**Selection:**
Mr. Therry now proposed that the letter referred to by the witness be read.

Mr. Keith submitted that it had nothing whatever to do with the present case.  Mr. Macpherson had no authority to write such a letter.

Mr. Justice Dowling - It certainly forms part of this issue, but it may be introduced collaterally; to show that the defendant, McQuade had a knowledge of the rate of toll which he was entitled to receive; and if, with his eyes open, he thought proper to bid, that he must abide by the consequences.

Mr. Therry - I shall not press the reading of the letter, under the circumstances.

Witness cross-examined by Mr. Keith - The first year I bought the tolls of Mr. Street, and I considered it my duty to charge according to previous usage; the second year the tolls were not sold, and government put persons in possession to receive the money and pay it into the police office at Windsor; at that time the same rates were exacted which I had charged, namely, four-pence, six-pence, and nine-pence; I made that return to the police office, where I was ordered to pay over the money; they received it at the office, and did not inform me that I exacted too much; I have charged McQuade himself four-pence for a horse and cart; I showed him Mr. Macpherson's letter seven or eight days before the sale, and told him I was liable to be fined for exacting too much; he advised me to try it at the Quarter Sessions, but I told him the first loss was best, and paid the fine.

**Excerpted records:**

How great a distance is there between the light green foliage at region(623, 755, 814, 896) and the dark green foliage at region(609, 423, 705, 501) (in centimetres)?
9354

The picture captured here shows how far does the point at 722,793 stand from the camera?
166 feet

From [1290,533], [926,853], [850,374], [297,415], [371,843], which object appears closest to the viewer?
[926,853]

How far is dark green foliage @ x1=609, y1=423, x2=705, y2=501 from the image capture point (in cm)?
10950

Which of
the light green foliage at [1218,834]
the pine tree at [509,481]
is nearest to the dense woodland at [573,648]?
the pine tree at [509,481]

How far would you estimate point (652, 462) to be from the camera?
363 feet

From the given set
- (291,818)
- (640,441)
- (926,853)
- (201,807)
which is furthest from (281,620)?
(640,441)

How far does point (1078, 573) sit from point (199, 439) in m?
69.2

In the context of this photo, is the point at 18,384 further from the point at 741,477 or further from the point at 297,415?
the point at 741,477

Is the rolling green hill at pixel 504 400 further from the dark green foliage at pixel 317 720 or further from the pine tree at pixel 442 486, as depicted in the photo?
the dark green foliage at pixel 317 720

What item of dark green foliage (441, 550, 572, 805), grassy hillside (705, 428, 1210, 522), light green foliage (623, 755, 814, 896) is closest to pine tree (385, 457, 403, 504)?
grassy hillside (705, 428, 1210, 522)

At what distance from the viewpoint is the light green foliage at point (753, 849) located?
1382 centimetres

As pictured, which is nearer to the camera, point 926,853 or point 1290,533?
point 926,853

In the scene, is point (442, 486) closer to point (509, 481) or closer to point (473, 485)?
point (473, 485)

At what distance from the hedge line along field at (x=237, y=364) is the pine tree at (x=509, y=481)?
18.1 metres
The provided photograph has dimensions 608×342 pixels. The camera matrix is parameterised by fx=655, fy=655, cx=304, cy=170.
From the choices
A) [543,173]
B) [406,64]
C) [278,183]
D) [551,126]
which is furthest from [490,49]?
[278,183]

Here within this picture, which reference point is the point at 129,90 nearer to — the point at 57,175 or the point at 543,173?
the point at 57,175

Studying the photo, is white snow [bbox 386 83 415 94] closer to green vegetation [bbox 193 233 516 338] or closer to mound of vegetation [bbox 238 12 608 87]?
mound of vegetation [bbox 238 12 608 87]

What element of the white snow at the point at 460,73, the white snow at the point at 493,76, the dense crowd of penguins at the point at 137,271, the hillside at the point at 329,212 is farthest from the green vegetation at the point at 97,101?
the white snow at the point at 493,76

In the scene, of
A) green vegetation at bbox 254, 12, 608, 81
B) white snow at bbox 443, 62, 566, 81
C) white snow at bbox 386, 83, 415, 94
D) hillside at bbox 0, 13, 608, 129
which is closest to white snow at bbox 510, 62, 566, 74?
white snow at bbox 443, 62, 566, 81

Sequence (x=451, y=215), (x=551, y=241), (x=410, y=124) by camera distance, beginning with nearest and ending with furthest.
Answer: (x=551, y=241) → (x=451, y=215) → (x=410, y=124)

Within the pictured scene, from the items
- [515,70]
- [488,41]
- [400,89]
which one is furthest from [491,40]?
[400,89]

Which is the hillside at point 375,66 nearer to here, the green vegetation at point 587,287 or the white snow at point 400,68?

**What to do:**
List every person named in the court report above.

**Correct output:**
Mr. Therry, Mr. Keith, Mr. Macpherson, Mr. Justice Dowling, McQuade, Mr. Street